As Paul Levy writes in the forward to Radical Regeneration:
"As if hypnotized, we are rushing as fast as possible toward self-destruction and destruction of the Biosphere. We seem to be suffering from a monomaniacal persistence in error and a stubborn inability to learn from our mistakes. We are acting out our destructive impulses virtually without restraint. We are attacking the continued viability of life on Earth in so many different ways that it seems as if we are determined to make our suicide attempts be successful."
David Michael Levin writes:
"After the first and most glorious phase of modernity, when western cultures broke away from its medieval past and basked in the sun of a healthy self-affirmation, an 'excessive pride,' a cultural narcissism, elevated Man to the position occupied by God... The pathologies of our present time are related to the fact that the being of the Self has adopted the historical form of a monadic ego and totally identified itself with the ego's will to power: a will to master and dominate...
"Humanism and science have increasingly inflated human being[s], while their political economies promoted... all forms of egotism, [and] encouraged our collective fantasies of planetary omnipotence and omniscience."
Kierkegaard posited an early form of nihilism, which he referred to as "leveling," He saw leveling as the process of suppressing individuality to a point where an individual's uniqueness becomes non-existent and nothing meaningful in one's existence can be affirmed.
Heidegger tried to understand nihilism as trying to achieve a victory through the devaluation of the highest values. The effect of this devaluation is, according to Heidegger, is narrowing our focus to "The Will To Power."

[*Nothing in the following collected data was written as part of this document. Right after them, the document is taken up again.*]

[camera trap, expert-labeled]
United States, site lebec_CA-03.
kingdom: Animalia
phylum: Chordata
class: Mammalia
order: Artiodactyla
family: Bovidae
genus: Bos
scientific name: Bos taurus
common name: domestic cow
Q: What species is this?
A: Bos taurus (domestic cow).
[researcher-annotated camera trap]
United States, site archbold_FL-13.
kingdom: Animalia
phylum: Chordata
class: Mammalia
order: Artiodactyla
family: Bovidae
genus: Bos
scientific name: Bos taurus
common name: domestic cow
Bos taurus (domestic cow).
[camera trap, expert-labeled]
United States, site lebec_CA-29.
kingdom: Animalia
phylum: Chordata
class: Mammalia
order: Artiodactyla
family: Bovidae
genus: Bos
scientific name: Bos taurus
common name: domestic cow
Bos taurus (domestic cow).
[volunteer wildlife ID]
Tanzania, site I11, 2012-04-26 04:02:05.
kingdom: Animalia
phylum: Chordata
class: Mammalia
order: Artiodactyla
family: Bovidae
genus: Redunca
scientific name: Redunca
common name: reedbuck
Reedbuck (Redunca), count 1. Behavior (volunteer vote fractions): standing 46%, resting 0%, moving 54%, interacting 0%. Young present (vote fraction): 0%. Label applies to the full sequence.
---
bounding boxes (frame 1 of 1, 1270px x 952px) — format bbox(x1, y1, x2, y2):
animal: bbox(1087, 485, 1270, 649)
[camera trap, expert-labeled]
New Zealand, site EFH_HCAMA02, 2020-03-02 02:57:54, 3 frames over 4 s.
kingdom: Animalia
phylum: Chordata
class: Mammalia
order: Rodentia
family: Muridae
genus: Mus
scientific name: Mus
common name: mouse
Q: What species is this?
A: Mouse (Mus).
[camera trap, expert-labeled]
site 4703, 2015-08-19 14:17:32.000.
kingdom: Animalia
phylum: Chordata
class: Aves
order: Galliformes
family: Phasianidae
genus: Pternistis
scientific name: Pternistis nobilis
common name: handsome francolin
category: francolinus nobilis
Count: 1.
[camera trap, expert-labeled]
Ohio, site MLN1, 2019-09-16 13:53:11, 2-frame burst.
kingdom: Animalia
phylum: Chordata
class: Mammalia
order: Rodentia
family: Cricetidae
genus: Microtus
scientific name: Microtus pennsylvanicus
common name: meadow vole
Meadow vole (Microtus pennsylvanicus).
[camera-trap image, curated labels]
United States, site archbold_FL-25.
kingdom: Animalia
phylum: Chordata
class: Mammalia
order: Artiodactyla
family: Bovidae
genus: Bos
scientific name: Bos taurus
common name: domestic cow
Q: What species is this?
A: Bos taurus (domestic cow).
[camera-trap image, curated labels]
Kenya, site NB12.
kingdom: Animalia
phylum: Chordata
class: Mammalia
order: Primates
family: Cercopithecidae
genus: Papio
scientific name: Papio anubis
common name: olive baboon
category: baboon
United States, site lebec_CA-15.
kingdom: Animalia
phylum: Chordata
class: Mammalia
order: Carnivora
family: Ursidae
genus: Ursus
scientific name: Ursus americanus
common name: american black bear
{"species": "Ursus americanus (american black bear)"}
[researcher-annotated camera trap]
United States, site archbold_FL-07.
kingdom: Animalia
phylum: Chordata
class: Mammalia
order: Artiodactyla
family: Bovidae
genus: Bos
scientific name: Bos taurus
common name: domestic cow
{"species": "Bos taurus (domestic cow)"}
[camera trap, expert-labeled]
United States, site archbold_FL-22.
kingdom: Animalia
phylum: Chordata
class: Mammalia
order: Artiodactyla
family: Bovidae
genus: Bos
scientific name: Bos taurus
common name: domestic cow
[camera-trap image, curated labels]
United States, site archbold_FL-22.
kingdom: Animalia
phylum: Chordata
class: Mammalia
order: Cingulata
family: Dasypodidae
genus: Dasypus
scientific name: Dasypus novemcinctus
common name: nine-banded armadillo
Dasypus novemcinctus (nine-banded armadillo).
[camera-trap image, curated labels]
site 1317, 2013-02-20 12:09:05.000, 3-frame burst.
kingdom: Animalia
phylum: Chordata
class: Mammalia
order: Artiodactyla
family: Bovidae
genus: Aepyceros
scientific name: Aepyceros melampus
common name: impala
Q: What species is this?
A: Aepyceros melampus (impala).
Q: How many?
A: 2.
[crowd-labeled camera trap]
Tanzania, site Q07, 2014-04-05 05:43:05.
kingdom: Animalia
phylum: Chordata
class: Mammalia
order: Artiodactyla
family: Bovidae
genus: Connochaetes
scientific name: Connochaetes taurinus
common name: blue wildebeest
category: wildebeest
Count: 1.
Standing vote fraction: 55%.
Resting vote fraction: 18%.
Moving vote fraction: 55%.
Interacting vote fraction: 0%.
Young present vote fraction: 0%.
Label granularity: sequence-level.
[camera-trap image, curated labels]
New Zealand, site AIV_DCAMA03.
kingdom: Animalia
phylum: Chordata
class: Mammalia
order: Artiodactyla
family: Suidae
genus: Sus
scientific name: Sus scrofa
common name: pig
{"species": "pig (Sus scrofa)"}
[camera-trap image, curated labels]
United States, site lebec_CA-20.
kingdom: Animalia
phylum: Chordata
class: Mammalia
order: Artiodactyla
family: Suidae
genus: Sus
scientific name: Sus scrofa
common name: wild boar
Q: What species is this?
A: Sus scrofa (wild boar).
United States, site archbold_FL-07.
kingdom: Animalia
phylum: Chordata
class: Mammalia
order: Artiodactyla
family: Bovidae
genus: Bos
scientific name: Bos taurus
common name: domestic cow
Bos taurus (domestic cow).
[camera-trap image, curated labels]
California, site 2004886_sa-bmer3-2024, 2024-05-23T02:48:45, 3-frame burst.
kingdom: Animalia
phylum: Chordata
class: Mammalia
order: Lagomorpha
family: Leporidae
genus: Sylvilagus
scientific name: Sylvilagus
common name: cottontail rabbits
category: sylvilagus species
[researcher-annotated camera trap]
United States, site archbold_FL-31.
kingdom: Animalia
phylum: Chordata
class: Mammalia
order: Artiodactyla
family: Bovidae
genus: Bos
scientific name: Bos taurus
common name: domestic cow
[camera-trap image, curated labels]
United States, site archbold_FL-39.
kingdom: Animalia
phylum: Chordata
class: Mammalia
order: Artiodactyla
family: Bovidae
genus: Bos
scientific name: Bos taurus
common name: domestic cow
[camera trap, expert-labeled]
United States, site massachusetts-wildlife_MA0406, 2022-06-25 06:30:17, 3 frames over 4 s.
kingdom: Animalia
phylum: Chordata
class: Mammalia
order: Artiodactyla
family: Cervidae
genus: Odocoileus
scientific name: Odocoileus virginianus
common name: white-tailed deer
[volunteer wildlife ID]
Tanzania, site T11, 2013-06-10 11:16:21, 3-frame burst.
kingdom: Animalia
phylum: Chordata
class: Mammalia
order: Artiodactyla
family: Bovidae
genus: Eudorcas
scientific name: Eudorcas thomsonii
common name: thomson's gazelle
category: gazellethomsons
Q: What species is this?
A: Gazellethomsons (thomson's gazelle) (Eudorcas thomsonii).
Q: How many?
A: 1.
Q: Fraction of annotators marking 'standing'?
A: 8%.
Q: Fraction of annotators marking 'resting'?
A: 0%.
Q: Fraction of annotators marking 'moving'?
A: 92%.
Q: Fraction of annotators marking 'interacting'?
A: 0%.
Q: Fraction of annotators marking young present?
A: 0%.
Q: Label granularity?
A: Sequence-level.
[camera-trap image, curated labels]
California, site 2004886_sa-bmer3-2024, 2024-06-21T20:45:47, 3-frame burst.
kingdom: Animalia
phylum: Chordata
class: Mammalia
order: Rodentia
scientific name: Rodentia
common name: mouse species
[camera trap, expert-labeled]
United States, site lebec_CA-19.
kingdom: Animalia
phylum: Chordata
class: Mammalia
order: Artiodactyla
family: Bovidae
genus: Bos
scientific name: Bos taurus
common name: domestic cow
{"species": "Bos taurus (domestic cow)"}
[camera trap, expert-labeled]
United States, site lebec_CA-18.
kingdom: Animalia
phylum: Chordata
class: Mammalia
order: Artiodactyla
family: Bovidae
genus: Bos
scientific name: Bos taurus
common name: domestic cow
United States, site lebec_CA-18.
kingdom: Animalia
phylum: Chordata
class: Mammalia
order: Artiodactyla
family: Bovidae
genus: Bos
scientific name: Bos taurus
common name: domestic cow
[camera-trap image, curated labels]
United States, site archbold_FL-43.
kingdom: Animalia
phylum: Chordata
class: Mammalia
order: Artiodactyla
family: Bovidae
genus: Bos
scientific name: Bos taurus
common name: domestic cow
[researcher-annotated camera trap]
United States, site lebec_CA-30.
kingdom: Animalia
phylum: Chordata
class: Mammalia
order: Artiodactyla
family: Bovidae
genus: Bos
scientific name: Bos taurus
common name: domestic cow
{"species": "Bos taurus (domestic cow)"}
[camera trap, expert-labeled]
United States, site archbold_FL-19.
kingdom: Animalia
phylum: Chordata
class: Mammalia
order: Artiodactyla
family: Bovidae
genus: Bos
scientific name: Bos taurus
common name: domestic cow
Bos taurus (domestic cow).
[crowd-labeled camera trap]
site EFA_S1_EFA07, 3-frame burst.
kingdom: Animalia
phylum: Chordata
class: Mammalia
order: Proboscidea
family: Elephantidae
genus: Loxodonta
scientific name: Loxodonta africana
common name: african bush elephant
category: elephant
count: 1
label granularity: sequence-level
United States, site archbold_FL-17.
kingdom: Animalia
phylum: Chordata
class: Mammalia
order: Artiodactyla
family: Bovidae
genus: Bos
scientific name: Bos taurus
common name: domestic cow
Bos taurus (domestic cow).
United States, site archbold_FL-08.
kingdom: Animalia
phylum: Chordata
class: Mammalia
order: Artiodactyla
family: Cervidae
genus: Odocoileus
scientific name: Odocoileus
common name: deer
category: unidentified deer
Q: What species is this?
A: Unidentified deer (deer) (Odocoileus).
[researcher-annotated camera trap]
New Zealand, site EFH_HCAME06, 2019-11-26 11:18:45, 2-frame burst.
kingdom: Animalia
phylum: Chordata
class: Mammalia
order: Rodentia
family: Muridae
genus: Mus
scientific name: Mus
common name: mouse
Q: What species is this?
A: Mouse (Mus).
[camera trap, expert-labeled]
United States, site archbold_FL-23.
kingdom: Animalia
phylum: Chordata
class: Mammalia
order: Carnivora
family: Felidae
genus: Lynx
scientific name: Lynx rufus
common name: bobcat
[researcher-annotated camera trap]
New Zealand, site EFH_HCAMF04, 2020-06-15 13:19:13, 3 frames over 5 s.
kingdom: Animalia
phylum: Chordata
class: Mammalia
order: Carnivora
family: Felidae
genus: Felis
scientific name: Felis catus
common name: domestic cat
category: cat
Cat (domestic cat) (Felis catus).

Symptoms of nihilism appear in individuals and as sociopolitical and cultural realities. Nihilism includes the conviction that human values are baseless, that life is meaningless, that humanistic knowledge is impossible.
Nihilism is like a cancer of the spirit. Just as cancer often brings the death of the body, something essential in us dies when we embrace this mindset.
This sickness involves self-annihilation. In addition to creating the destruction of others - it is a will to power with nothing to will in the end but its own desire for death.